Le jour de l’enterrement d’Huguette, elle fait la connaissance de son futur compagnon, Philippe Warner, admirateur inconditionnel de sa mère. Une rencontre à l’image de son existence, entre deuil et pulsion de vie. C’est donc grâce à lui, et à l’ami commun Philippe Vallois et ses vidéos, que Christine a renoué avec sa mère après sa mort. Et si ses photos témoignent de "la face obscure du monde", elle s’est mis à exorciser les traumatismes de guerre, en réalisant des photomontages de couleurs vives comme autant d’offrandes à la vie lui permettant d’affronter son lourd passé familial. Ces réalisations dédiées à ses disparus, faits de coquillages, de bijoux, de tissus colorés traduisent une forme de réconciliation avec le Surréalisme auquel l’avait initiée sa mère. Philippe Warner va encourager ce retour à la couleur. Elle retourne encore sur le terrain et photographie le conflit du Kosovo et la jungle de Calais. Parallèlement, elle décide d’écrire son autobiographie Une femme dans la guerre.

Le documentaire est construit a‡vec fantaisie et créativité, distance et humour à l’image de Christine. Avec l’idée d’un film en train de se faire, il entremêle ses interventions devant la caméra, ses confidences émouvantes, celles d’Huguette sa mère et parfois celles de Philippe Warner ainsi que des incursions et la voix off du réalisateur, avec des animations, d’après photos et vidéos qui tiennent lieu d’archives cinématographiques. Ils constituent les jalons d’un parcours en première ligne de la vie.

Anita Linskog

Jocelyne Sauvard

écrivaine et biographe.

 

Le film de Philippe Vallois Les guerres de Christine S. projeté au cinéma Saint-André des Arts, est un film rare, bâti avec maestria par ce cinéaste-scénariste innovant et pudique qui sait nous faire vivre à la fois la vie d'Huguette Spengler, artiste surréaliste et mère de Christine, et la réalité de la guerre d' Irlande, du Tchad, du Sahara occidental, du Vietnam, du Cambodge, que la correspondante de guerre a couvert depuis les seventies, et qu'elle restitue avec son Nikon, sa force, et son indépendance.

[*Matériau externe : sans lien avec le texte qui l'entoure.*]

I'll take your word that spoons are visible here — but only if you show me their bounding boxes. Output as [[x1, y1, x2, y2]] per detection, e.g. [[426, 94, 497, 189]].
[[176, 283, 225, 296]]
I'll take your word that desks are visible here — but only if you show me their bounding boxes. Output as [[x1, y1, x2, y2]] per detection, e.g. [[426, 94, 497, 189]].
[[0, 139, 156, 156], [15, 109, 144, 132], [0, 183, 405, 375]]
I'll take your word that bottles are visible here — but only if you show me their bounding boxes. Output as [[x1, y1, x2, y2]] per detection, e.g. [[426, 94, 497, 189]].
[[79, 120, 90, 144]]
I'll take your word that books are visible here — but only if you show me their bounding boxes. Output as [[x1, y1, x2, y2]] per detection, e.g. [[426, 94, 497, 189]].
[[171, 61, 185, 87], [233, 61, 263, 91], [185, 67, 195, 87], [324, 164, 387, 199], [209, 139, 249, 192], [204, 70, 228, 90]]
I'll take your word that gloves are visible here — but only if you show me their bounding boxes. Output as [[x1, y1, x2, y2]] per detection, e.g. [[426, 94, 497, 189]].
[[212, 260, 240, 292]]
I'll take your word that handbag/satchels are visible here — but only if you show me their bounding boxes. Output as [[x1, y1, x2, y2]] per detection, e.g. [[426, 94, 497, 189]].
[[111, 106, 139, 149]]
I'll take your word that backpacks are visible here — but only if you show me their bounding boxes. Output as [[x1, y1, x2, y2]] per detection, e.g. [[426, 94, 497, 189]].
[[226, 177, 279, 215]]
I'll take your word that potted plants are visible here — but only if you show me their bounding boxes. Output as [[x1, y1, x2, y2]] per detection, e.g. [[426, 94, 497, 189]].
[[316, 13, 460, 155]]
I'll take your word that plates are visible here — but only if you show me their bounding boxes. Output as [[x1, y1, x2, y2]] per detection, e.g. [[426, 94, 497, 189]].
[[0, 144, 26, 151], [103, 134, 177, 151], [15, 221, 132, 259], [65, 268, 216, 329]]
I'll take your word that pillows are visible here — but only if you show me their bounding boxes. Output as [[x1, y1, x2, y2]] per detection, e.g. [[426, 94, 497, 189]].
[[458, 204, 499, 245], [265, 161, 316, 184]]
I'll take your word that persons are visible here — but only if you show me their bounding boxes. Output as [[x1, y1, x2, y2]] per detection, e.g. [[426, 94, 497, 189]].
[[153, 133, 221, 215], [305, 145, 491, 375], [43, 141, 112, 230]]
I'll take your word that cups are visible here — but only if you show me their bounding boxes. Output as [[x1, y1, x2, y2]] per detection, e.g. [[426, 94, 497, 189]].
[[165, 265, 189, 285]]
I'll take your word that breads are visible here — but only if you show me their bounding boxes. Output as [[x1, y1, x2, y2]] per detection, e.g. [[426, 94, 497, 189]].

De séquence en séquence depuis le front et les villages où combattants, femmes et enfants luttent contre la mort, elle nous raconte la vie dans ce qu'elle a de plus tragique, et par ailleurs la beauté des lieux et de  l'humanité, écho de ce qui se déroule aujourd'hui dans le monde. Coup de chapeau à Christine Spengler et Philippe Vallois.